The following actions should be taken, especially for organizations that might not be as cognizant of the government’s cybersecurity policy as more established companies:
- Incorporate the strategy into your cybersecurity roadmap. Those organizations that don’t already have a well-crafted cybersecurity strategy or roadmap should start developing one now. Enterprises that have a solid strategy need to make sure it addresses the five pillars of the national strategy and implementation, especially around adhering to best security practices. Key areas of focus should include standards, threat intelligence, information sharing, incident reporting and secure software development.
- Be aware of impending minimum cybersecurity requirements. Enterprises must be fully cognizant of developments around the strategy’s stated intention of expanding minimum cybersecurity requirements (see NIST (National Institute of Standards and Technology) Cybersecurity Framework 2.0) and how their cybersecurity program measures up. Engaging in this is not only a best practice for regulatory compliance reasons but a critical necessity, because doing so will help enterprises protect data, mitigate risk and safeguard reputation and trust.
- Prioritize the development of secure software. Enterprises need to have proper processes and duty of care in place to enable the delivery of software that meets and exceeds minimum software development requirements pertaining to security. For one, the latest technology and best security practices need to be embedded in the software development process. At the very least, enterprises should be following the guidelines provided in the NIST Secure Software Development Framework.
- Understand and plan for SBOMs. It is crucial to develop a software bill of materials (SBOM) for each stage of the development process to provide visibility of all software components. SBOMs can be used as a valuable tool for meeting security requirements, especially those related to risk management, supply chain security, and maintaining required transparency. Organizations should also plan for the receipt and use of SBOMs to augment traditional vulnerability and attack surface management processes.
- Foster a collaborative security environment. Enterprises need to be aware of their obligations around reporting cybersecurity incidents and step up collaboration efforts in areas such as intelligence sharing. Organizations should know how they can leverage the power of the U.S. government to make the cybersecurity ecosystem better. Develop a plan of action for sharing threat intelligence and stay abreast of the activities of the Cyber Threat Intelligence Integration Center.

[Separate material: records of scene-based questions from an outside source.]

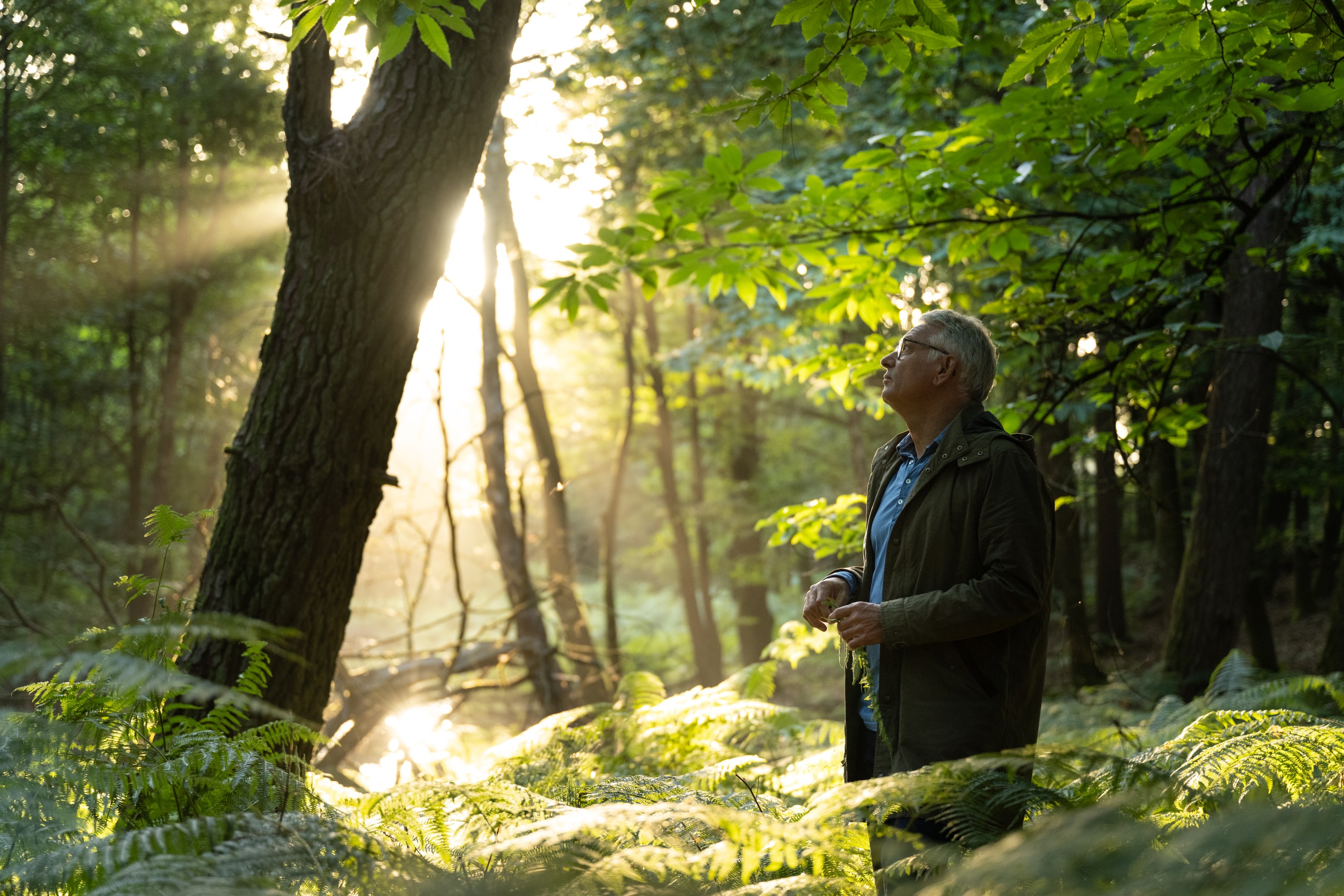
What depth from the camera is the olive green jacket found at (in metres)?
2.10

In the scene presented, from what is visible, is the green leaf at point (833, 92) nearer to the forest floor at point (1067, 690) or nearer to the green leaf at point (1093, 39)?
the green leaf at point (1093, 39)

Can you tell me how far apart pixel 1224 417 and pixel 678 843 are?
287 inches

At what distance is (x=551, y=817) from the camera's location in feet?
7.15

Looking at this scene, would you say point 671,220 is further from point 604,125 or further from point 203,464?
point 203,464

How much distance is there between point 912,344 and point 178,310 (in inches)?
548

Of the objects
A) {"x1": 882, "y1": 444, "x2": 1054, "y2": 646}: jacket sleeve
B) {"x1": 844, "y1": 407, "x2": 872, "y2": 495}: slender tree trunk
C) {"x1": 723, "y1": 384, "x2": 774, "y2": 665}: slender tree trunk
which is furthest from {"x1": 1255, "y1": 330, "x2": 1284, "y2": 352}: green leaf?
{"x1": 723, "y1": 384, "x2": 774, "y2": 665}: slender tree trunk

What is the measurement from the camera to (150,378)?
588 inches

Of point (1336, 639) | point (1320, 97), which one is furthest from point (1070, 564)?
point (1320, 97)

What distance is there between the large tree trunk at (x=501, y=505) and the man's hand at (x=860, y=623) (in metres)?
5.42

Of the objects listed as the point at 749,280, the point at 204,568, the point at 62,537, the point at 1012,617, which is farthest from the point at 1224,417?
the point at 62,537

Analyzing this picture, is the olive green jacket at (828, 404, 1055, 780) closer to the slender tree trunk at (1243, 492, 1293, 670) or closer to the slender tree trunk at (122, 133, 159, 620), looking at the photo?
the slender tree trunk at (1243, 492, 1293, 670)

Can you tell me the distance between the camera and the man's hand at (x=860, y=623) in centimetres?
218

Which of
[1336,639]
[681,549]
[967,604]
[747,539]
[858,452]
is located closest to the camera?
[967,604]

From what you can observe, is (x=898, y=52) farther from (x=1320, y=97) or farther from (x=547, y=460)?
(x=547, y=460)
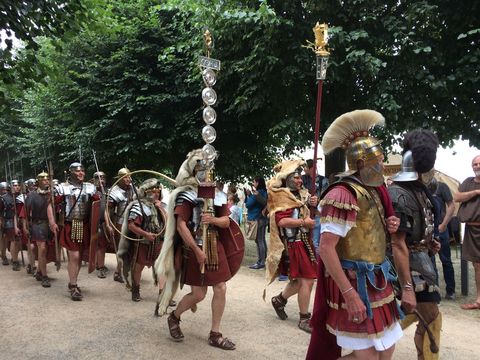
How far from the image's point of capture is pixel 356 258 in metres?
2.78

As a leading global IT services provider, DXC Technology is uniquely positioned to support the cybersecurity initiatives of the U.S. federal government and to help our customers. DXC works closely with our global partner ecosystem to weave cyber resilience into our customers’ IT security, operations and culture. Leveraging the experience of thousands of experienced cybersecurity professionals, DXC offers a wide range of advanced security solutions to public and private organizations worldwide, as well as hosting and software development services that incorporate best security practices.
Be cybersecurity strong
The National Cybersecurity Strategy should serve as a driving force, motivating organizations to reinvigorate their commitment to cybersecurity. Companies should elevate cybersecurity as a key business risk and boardroom topic, recognizing its potential to cause significant harm and financial setbacks.
In short, organizations need to heed the guidelines detailed in the strategy by implementing best cybersecurity practices and be able to demonstrate the ability to deliver secure products and software, or risk being held accountable. This means understanding the entire IT estate including where there are vulnerabilities, knowing how to best protect it, and making the investments required to be cybersecurity strong.